Long-term bottom (6-12 months): Bitcoin is in cycle adjustment phase in 2026, long-term bottom won't appear soon. Combined with latest prediction market data, adjustment trend is clearer: Polymarket and Kalshi show 65%-71% probability Bitcoin breaks below 55,000 dollars by December 31, 2026, 59% probability below 50,000 dollars, 46% probability down to 45,000 dollars, 31% probability reaching 40,000 dollars.
Analyst Willy Woo points out bear market might extend to early 2027, with long-term bottom around 45,000 dollars, macro weakness possibly touching below 30,000 dollars. However, current institutional positions provide support, won't drop to that range short-term, no need for excessive panic.
Retail avoiding pitfalls: Crypto has no "absolute bottom," only "relative bottoms." Retail shouldn't buy the dip around 70K, nor blindly liquidate below 65,000. Wait for stabilization signals of 3 consecutive days without breaking key support and spot volume expansion before considering entry.

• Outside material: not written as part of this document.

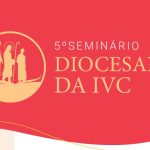 Estão abertas as inscrições do 5º Seminário Diocesano da IVC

3. If Friday drops, where will it hover over the weekend? Two scenarios: most likely 68,000-70,000 dollars, extreme case down to 65,000 dollars.
Normal volatility: If Friday drops slightly without breaking 68,300 dollars, weekend will range 68,000-70,000 dollars—institutions maintain this zone digesting selling pressure, deceiving retail investors into positions, awaiting next Monday macro news or capital flow to determine direction. This is the most likely scenario.
Minor break: If Friday breaks 68,300 dollars but doesn't sustain dropping, weekend will range 65,000-68,000 dollars—this zone has high liquidity and sufficient buying, institutions will shake out positions here, clearing excessive leveraged holdings, laying groundwork for subsequent moves.
Weekend Bitcoin volatility usually shrinks, institutions and whales mostly take breaks, no large-scale smashing or rallying, most likely tight ranging—this is the perfect time to "hide," don't operate, just patiently observe.